Selected passage:

**********

In addition, both KARI from Blaine, Washington (AM 550), and KWPZ from Lynden, Washington (FM 106.5), are usually considered part of the Vancouver radio market; KARI and KWPZ both maintain offices in Vancouver.

===Internet radio===

| Frequency | Branding | Format | Owner | Notes |
| Internet only | CBC Radio 3 | Canadian indie music | CBC | Is primarily broadcast from Vancouver |
| Internet only | Gurbani Kirtan | Multilingual | Online Shabad Gurbani Kirtan 24/7 | Punjabi |
| Internet only | La Bonita X101 | Spanish adult hits | SAGO Communications |
| Internet only | LG73 | Classic soul, contemporary hits, and eclectic mix |  | www.lg73.ca |
| Internet only | Ritmo X99 | Spanish CHR | SAGO Communications |

==Television==
Vancouver is the third-largest television market in Canada, and the largest in western Canada. It is also the second-largest television production centre in North America after Los Angeles.

**********

Available data:
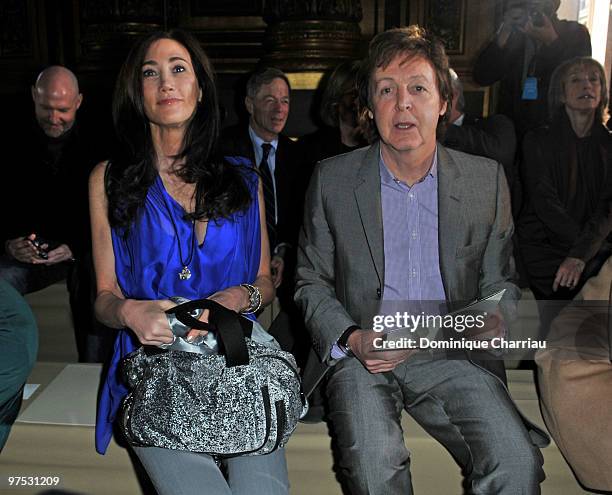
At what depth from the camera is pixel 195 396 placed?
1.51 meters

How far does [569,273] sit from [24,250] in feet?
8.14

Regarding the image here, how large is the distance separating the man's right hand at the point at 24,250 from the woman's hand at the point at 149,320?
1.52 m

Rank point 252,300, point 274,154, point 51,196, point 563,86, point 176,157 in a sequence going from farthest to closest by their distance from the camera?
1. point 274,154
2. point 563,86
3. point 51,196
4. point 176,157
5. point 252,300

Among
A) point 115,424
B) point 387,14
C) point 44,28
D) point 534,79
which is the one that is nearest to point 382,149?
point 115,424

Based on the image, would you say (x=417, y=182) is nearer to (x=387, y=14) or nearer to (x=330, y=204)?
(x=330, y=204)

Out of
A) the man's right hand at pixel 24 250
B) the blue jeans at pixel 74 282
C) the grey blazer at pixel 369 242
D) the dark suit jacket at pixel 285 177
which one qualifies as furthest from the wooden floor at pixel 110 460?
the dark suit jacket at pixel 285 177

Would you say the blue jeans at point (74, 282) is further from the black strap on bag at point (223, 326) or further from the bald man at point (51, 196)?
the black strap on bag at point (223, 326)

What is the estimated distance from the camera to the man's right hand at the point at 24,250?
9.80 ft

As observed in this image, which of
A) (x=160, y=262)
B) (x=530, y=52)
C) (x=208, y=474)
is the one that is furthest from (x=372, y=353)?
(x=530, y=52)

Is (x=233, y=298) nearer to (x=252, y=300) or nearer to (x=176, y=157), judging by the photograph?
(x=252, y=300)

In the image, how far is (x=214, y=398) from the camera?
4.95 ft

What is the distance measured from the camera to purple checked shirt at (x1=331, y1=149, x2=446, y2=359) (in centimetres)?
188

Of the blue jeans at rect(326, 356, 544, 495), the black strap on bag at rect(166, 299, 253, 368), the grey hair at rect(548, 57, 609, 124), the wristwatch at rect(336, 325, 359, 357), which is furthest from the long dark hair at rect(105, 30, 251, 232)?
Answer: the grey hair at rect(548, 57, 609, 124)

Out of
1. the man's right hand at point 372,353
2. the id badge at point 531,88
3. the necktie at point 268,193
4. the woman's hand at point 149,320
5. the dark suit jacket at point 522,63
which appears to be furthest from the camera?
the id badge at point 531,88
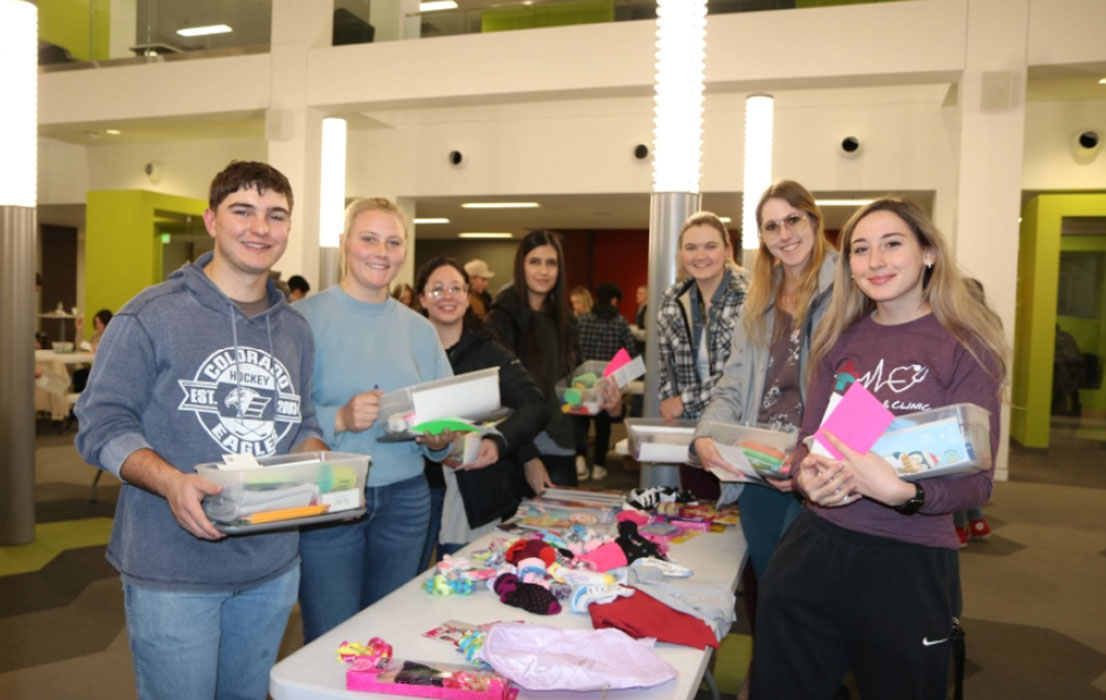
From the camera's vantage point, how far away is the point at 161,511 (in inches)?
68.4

**********

Can you write out the passage on Vancouver radio and television between "In addition, both" and "offices in Vancouver.", inclusive? You won't need the records for this.

Task solution:
In addition, both KARI from Blaine, Washington (AM 550), and KWPZ from Lynden, Washington (FM 106.5), are usually considered part of the Vancouver radio market; KARI and KWPZ both maintain offices in Vancouver.